Just over two weeks before the general elections, a new poll confirms what previous polls indicated: traditional opposition candidates would have a better chance of returning to power after two decades of dominance by the Movement Toward Socialism (MAS). Eva Copa, one of the left-wing candidates, decided to withdraw from the race, with 0.4% voter support in the latest poll.
The other three candidates, with a past or present history in the ruling party, are trying to gain that half point. Meanwhile, President Luis Arce continues to demand the unification of the Popular Party bloc as the only alternative to remain in power.
The same survey, by Ipsos-Ciesmori, offers a notable finding: 34% of those surveyed plan to vote blank, spoiled or remain undecided. Former President Evo Morales (2006-2019), who is not eligible to run for a fourth term, called on his supporters to spoil their ballots to express their rejection of this electoral process.

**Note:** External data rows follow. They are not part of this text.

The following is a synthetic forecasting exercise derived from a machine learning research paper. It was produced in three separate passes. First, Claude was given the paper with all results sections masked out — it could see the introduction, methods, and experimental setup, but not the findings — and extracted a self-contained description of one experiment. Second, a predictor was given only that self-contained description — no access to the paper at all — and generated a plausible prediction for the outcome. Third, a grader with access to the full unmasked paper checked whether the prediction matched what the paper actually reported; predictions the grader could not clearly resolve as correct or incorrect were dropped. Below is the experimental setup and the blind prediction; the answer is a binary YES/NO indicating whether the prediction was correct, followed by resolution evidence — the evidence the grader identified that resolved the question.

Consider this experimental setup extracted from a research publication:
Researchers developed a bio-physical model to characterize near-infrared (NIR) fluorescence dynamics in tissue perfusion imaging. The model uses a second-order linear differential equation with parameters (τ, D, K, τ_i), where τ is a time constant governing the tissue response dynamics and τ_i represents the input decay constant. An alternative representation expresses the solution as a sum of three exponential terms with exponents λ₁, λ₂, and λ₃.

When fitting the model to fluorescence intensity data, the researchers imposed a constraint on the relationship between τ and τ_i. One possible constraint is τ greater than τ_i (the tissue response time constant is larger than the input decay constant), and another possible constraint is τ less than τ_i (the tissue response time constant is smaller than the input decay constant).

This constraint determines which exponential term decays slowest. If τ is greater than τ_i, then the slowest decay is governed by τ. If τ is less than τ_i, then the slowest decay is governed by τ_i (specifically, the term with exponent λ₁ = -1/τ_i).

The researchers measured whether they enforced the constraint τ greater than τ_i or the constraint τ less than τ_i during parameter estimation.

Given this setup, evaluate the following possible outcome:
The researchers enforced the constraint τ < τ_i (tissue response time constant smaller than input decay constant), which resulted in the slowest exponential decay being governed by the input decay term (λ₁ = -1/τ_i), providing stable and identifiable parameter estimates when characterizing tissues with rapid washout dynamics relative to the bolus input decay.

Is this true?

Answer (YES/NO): YES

President Arce—who was joined by the entire political spectrum, both pro-government and opposition—criticized the former president’s approach: “The call for a null vote in the next general elections only responds to the personal and egocentric ambition of the person promoting it,” he wrote on his X account.
El llamado al voto nulo para las próximas Elecciones Generales solo responde a una ambición personal y egocéntrica de quien lo promueve.
Bajo el falso argumento de que no hay candidatos que representen al movimiento indígena originario campesino y que por eso hay que votar…
— Luis Alberto Arce Catacora (Lucho Arce) (@LuchoXBolivia) July 29, 2025
And he added: “Under the false argument that there are no candidates who represent the indigenous peasant movement and that therefore a null vote is necessary, unfortunately, the only thing this action will generate in practice is to benefit the right with a higher percentage of valid votes, to the detriment of the candidates from the grassroots camp.”
Over the past month, President Arce has insisted on a plan to reunite leftist forces, so far without success. With Copa’s withdrawal, the MAS has expressed openness to relegating Eduardo del Castillo’s candidacy to eventually support Senator Andrónico Rodríguez of the Popular Alliance, who is the best positioned in the polls.
According to a survey released July 30 by the Unitel television channel, candidate Samuel Doria Medina of the Unity Alliance (Alianza Unidad) has 21.5% of the vote. Jorge “Tuto” Quiroga (2001-2002) of the Free Alliance (Alianza Libre) is close behind with 19.6%.
In third place is the mayor of Cochabamba, Manfred Reyes Villa, of the Súmate party, with 8.3%. In fourth place was Rodríguez, the only representative of the left, with 6.1%.
Below them are Rodrigo Paz of the Christian Democratic Party (PDC) with 5.8%; Del Castillo of the MAS party with 2.1%; Jhonny Fernández of the Fuerza del Pueblo party with 1.8%; Copa of the National Renewal Movement (Morena) with 0.4%; and Pavel Aracena of the Nationalist Democratic Action party (ADN) with 0.3%.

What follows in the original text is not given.